• **Records to process**
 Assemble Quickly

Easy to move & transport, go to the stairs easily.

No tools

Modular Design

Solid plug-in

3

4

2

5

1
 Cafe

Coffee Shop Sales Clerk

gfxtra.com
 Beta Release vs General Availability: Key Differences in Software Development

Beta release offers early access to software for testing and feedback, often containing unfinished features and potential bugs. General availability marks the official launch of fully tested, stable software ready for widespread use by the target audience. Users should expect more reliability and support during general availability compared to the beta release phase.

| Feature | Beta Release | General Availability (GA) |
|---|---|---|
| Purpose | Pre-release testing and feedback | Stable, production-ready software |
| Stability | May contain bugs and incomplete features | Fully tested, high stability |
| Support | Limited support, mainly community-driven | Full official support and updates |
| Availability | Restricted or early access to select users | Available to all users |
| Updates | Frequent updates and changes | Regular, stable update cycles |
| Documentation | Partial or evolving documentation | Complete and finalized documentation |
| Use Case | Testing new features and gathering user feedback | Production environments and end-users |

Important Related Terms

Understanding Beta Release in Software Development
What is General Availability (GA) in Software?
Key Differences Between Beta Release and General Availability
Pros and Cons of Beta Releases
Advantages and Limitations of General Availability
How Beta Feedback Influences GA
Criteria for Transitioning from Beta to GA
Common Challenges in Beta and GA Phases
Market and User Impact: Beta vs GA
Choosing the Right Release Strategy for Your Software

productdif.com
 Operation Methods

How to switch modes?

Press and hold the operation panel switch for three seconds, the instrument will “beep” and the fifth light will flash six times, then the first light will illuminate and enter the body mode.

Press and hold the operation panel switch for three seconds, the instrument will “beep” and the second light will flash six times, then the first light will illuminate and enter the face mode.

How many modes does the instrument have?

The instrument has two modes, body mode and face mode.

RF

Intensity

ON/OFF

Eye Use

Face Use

• **Instructions for the task**
Print, please, the lines above from the very first through the one that holds "high stability |", both included, word for word and with nothing else.

• **Result for this exercise**
 Assemble Quickly

Easy to move & transport, go to the stairs easily.

No tools

Modular Design

Solid plug-in

3

4

2

5

1
 Cafe

Coffee Shop Sales Clerk

gfxtra.com
 Beta Release vs General Availability: Key Differences in Software Development

Beta release offers early access to software for testing and feedback, often containing unfinished features and potential bugs. General availability marks the official launch of fully tested, stable software ready for widespread use by the target audience. Users should expect more reliability and support during general availability compared to the beta release phase.

| Feature | Beta Release | General Availability (GA) |
|---|---|---|
| Purpose | Pre-release testing and feedback | Stable, production-ready software |
| Stability | May contain bugs and incomplete features | Fully tested, high stability |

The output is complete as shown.